● Extracted records:
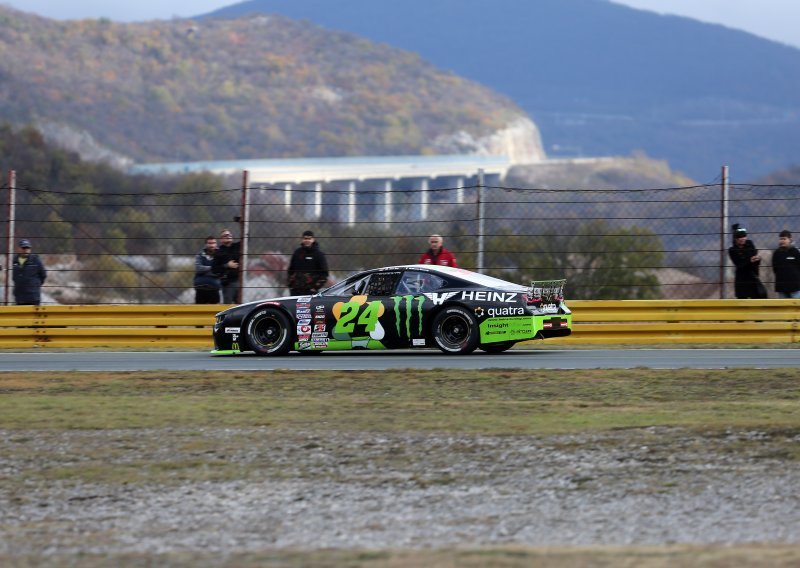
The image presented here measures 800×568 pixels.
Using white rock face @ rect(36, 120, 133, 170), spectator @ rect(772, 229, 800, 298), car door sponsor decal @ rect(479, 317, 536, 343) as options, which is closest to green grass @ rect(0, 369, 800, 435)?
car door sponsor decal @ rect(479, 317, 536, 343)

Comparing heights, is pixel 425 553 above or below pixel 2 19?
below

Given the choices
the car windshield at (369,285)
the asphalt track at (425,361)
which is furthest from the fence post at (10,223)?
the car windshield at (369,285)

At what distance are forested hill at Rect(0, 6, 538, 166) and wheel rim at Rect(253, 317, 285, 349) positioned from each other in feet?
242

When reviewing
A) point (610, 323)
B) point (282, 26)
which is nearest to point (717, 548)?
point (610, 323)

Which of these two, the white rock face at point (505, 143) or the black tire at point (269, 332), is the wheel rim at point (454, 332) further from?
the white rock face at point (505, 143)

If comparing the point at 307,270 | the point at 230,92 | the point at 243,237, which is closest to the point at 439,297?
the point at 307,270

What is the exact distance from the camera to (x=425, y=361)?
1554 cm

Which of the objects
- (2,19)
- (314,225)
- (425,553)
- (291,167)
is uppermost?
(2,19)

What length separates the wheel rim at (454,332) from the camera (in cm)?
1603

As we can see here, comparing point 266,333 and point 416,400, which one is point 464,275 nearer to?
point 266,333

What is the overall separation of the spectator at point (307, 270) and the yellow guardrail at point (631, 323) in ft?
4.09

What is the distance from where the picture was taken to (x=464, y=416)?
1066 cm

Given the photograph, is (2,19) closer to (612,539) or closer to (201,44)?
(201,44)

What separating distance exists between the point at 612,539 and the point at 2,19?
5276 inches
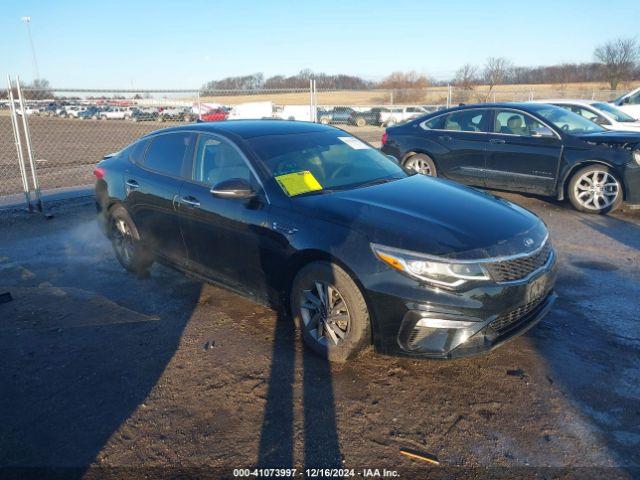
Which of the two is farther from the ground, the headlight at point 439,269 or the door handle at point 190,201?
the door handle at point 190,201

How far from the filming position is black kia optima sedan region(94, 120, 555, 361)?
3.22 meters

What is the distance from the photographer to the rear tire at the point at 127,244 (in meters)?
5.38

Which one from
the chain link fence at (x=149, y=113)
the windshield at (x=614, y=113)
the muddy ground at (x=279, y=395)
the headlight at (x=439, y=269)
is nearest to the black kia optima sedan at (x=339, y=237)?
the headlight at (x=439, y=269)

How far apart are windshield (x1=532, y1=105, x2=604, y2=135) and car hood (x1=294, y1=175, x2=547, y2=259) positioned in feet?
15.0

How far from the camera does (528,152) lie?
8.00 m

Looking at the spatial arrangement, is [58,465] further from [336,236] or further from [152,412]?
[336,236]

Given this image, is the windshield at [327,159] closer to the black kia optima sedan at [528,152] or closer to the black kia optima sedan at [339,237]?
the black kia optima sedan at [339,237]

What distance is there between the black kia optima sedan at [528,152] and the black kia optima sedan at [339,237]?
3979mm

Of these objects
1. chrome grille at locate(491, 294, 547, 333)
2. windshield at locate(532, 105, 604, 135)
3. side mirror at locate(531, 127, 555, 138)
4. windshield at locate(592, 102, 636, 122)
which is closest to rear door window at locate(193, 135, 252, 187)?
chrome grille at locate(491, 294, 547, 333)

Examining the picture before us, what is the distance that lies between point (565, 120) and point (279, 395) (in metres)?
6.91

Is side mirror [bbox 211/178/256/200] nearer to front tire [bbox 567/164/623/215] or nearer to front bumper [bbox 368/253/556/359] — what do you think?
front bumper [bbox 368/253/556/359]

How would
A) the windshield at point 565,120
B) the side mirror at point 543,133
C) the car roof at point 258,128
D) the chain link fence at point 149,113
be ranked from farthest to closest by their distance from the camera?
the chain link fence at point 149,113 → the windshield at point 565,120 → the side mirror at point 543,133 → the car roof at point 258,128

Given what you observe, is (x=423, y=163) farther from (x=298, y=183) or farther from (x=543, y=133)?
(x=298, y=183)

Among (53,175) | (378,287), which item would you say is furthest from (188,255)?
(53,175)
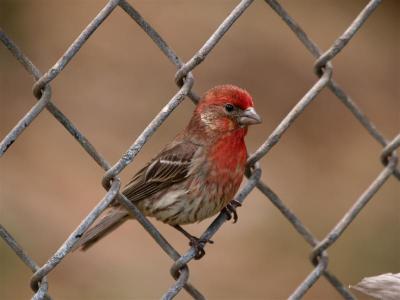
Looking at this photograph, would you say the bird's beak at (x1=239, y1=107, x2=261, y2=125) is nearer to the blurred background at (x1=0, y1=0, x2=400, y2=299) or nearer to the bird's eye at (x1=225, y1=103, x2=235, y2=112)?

● Short exercise:
Reproduce the lines above with every "camera" swapped for "viewer" and everything else kept the same. Omit the pictures.

● Task result:
The image presented here measures 800×568 pixels.
Using white rock face @ rect(36, 120, 133, 170), spectator @ rect(772, 229, 800, 298), car door sponsor decal @ rect(479, 317, 536, 343) as options, which is closest to green grass @ rect(0, 369, 800, 435)?
car door sponsor decal @ rect(479, 317, 536, 343)

Comparing heights, is pixel 425 553 above or below pixel 2 19?
below

Given the choices
the car windshield at (369,285)
the asphalt track at (425,361)
which is furthest from the fence post at (10,223)?
the car windshield at (369,285)

At what distance are forested hill at Rect(0, 6, 538, 166) and wheel rim at Rect(253, 317, 285, 349) positioned from each other in feet?
242

When reviewing
A) point (610, 323)
B) point (282, 26)
which is nearest to point (717, 548)?
point (610, 323)

Which of these two, the white rock face at point (505, 143) or the black tire at point (269, 332), is the wheel rim at point (454, 332) further from?
the white rock face at point (505, 143)

If comparing the point at 307,270 | the point at 230,92 | the point at 243,237, which is closest to the point at 439,297?
the point at 307,270

What is the exact distance from the viewer to (x=425, y=361)?
1554 cm

Which of the objects
- (2,19)
- (314,225)
- (425,553)
- (291,167)
is uppermost?
(2,19)

What length separates the wheel rim at (454,332) from the viewer (in cm)?
1603

As we can see here, comparing point 266,333 and point 416,400, which one is point 464,275 nearer to?
point 266,333

What is the overall separation of the spectator at point (307, 270) and the yellow guardrail at point (631, 323) in ft?
4.09

What is the distance from where the picture was taken to (x=464, y=416)?
1066 cm

Given the photograph, is (2,19) closer to (612,539) or closer to (201,44)?
(201,44)

What separating distance exists between the point at 612,539 and the point at 2,19?
5276 inches
Which of the two is farther from the ground, the headlight at point 439,269 or the door handle at point 190,201?
the door handle at point 190,201

How far from the filming position is black kia optima sedan region(94, 120, 555, 361)?
3.22 meters

What is the distance from the photographer to the rear tire at the point at 127,244 (in meters)?
5.38

Which one from
the chain link fence at (x=149, y=113)
the windshield at (x=614, y=113)
the muddy ground at (x=279, y=395)
the headlight at (x=439, y=269)
is nearest to the black kia optima sedan at (x=339, y=237)?
the headlight at (x=439, y=269)

How far apart are windshield (x1=532, y1=105, x2=604, y2=135) and car hood (x1=294, y1=175, x2=547, y2=259) positioned in feet?
15.0

How far from the viewer does (528,152) lie?
8.00 m

Looking at the spatial arrangement, is [58,465] further from [336,236] or further from [152,412]?
[336,236]

Given this image, is the windshield at [327,159] closer to the black kia optima sedan at [528,152] or closer to the black kia optima sedan at [339,237]?
the black kia optima sedan at [339,237]

What distance is there between the black kia optima sedan at [528,152] and the black kia optima sedan at [339,237]?
3979mm

Of these objects
1. chrome grille at locate(491, 294, 547, 333)
2. windshield at locate(532, 105, 604, 135)
3. side mirror at locate(531, 127, 555, 138)
4. windshield at locate(592, 102, 636, 122)
which is closest to rear door window at locate(193, 135, 252, 187)?
chrome grille at locate(491, 294, 547, 333)

Examining the picture before us, what is the distance that lies between point (565, 120) and point (279, 395) (in metres)?
6.91

Is side mirror [bbox 211/178/256/200] nearer to front tire [bbox 567/164/623/215] or nearer to front bumper [bbox 368/253/556/359] — what do you think?
front bumper [bbox 368/253/556/359]

How would
A) the windshield at point 565,120
B) the side mirror at point 543,133
C) the car roof at point 258,128
D) the chain link fence at point 149,113
be ranked from farthest to closest by their distance from the viewer?
the chain link fence at point 149,113 → the windshield at point 565,120 → the side mirror at point 543,133 → the car roof at point 258,128

Given what you observe, is (x=423, y=163) farther from (x=298, y=183) or farther from (x=543, y=133)?
(x=298, y=183)

Among (53,175) | (378,287), which item would you say is furthest from (188,255)?
(53,175)
Looking at this photograph, would you say the bird's beak at (x1=239, y1=107, x2=261, y2=125) is nearer to the blurred background at (x1=0, y1=0, x2=400, y2=299) or nearer to the bird's eye at (x1=225, y1=103, x2=235, y2=112)?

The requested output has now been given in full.